Irvine Welsh, el autor de 'Trainspotting', cuenta cómo durante el Mundial del 82 Escocia se jugó el pase a la siguiente ronda contra la URRS. El escritor vio el partido en un bar del puerto de Edimburgo. Al final su selección empató y quedó eliminada. "Recuerdo que durante el partido", confesó en una entrevista, "uno de los nuestros, Graeme Souness, no se atrevía a pasar el balón, y un tipo a mi lado, junto a la barra, empezó a gritarle a la televisión: ‘¿Qué haces, pedazo de burro? ¡Serás bastardo, cacho inútil de mierda!’" Welsh preguntó al dueño del local quién era aquel loco. "Y tío, ¿sabes qué me dijo? 'Es Mr. Souness'. ¡El padre del futbolista!"
En el lado opuesto a las protestas y los insultos se encuentran los aplausos, también peligrosos a su manera. Encarnan su propia especialidad. Para ovacionar también hay que estar hecho de una pasta especial. Hay gente que tiene la costumbre de aplaudir desde pequeñita. Les sale natural. A poca cosa que digas, incluso sin decir nada, te cae una ovación cerrada de su parte. Aplauden al detectar movimiento. A veces, si los aplausos van dirigidos a ti, puedes llegar a preguntarte, sonrojado, "pero yo qué he hecho". Esas personas aplauden sin querer, sin despeinarse, sin un porqué; es su naturaleza. Me hacen pensar siempre en una viñeta de Forges en la que uno de sus personajes, ante la llegada de un nuevo jefe, avisaba: "Será todo el consejero delegado que quiera, pero no sabe con quien está apostando el dinero... ¡Pues bueno soy yo! Va a saber lo que es bueno: le voy a hacer una reverencia que se va a quedar tonto". El exceso de buenos modales produce parodias.
Lástima que no exista un término medio entre los insultos y los aplausos. Aunque a lo mejor sí existe y se llama silencio. Mientras el silencio dura puedes hacer guiños y muecas, poner los ojos en blanco, meter las manos en los bolsillos lacónicamente, quizá resoplar, farfullar para dentro, o también sonreír, a la par que asientes. El silencio posee incontables gamas. En el fondo, tiene mucho de idioma. Unos días equivale a una forma sanísima de protesta, y otros a una admiración rendida.

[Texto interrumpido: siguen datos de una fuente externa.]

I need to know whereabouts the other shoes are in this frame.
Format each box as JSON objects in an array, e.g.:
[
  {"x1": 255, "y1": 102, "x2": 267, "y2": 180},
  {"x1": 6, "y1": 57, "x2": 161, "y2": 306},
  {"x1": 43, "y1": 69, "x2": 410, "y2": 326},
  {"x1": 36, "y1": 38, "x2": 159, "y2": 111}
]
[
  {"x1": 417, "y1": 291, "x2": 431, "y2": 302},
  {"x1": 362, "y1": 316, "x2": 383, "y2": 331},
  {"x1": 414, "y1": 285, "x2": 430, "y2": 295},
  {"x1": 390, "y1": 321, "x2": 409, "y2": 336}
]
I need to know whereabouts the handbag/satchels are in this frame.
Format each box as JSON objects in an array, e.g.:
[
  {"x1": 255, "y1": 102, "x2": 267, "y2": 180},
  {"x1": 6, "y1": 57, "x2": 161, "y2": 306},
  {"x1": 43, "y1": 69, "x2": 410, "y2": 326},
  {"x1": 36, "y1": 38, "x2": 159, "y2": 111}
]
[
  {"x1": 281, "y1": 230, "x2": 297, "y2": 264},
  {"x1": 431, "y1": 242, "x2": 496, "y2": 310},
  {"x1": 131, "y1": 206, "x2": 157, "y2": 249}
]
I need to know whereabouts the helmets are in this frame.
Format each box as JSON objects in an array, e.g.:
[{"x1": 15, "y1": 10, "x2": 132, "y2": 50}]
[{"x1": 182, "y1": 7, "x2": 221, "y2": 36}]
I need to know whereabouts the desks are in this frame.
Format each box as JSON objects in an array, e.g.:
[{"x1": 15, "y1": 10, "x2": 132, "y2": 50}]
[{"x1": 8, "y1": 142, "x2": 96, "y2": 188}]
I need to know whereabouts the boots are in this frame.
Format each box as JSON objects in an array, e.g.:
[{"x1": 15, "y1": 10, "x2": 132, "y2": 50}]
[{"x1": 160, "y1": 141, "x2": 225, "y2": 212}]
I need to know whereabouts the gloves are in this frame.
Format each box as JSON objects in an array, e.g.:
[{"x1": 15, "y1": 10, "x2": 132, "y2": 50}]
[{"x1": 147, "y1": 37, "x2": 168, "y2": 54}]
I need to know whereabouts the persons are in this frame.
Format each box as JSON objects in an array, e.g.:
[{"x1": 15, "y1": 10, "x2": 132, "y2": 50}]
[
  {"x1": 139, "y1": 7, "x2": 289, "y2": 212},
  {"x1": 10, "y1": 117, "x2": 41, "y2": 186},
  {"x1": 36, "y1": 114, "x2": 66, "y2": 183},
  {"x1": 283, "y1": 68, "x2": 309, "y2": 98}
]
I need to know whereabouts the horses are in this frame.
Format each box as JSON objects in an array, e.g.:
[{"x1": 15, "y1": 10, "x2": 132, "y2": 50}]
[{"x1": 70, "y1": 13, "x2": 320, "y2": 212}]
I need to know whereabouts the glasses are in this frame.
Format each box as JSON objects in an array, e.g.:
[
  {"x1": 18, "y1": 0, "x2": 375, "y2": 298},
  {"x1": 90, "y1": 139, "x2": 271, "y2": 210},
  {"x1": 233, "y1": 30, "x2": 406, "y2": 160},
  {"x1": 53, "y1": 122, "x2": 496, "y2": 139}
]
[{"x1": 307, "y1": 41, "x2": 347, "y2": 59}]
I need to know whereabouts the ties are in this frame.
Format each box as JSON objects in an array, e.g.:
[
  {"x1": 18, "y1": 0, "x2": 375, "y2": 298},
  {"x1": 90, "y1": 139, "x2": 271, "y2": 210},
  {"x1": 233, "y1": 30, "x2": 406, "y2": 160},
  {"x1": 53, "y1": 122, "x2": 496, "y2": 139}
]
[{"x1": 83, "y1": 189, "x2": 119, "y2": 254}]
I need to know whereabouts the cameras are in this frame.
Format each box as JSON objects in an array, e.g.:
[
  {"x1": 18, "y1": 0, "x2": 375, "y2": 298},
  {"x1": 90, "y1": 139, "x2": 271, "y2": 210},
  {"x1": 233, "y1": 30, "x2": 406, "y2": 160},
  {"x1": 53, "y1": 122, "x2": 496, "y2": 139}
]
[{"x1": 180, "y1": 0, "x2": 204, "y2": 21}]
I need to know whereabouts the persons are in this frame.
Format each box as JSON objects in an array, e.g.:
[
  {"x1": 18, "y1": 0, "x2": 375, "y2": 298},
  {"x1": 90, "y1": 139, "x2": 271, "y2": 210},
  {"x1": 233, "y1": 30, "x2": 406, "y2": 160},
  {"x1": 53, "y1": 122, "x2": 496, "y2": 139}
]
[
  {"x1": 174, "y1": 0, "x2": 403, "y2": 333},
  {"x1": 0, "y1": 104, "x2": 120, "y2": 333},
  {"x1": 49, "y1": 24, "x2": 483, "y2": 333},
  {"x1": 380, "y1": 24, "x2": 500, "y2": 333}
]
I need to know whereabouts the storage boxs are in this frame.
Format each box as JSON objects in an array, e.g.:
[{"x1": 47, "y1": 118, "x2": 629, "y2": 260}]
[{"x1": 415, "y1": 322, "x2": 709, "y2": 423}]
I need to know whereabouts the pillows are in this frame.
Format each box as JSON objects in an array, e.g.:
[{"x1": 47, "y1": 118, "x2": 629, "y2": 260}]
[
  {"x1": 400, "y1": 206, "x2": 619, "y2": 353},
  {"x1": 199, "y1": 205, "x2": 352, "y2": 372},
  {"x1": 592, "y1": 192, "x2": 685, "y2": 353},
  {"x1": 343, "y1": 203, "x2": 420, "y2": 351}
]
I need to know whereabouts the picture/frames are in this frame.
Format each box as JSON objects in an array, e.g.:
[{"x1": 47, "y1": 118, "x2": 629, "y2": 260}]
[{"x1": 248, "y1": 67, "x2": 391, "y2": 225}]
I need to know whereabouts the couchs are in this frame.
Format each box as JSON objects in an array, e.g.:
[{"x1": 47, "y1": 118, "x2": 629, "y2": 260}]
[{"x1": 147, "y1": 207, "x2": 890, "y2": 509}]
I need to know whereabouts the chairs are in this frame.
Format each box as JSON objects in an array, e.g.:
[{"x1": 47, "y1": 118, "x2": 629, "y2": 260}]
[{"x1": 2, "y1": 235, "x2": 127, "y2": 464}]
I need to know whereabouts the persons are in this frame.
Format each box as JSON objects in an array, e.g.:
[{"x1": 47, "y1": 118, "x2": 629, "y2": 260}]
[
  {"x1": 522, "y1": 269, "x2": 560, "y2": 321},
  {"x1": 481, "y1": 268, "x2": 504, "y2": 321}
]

El silencio se presta a todo. A mí me fue de gran utilidad, hace bastantes años, durante un recital poético en el que participó un amigo. Cuando subió al escenario tuvo una actuación modesta, casi lamentable, y al acabar aplaudieron dos personas. Entre los que aplaudieron –es decir, dieron dos o tres palmas y se detuvieron, avergonzados– no estábamos ni la pareja de mi amigo ni yo. Abogamos por el silencio, como gesto de protesta y también de amor.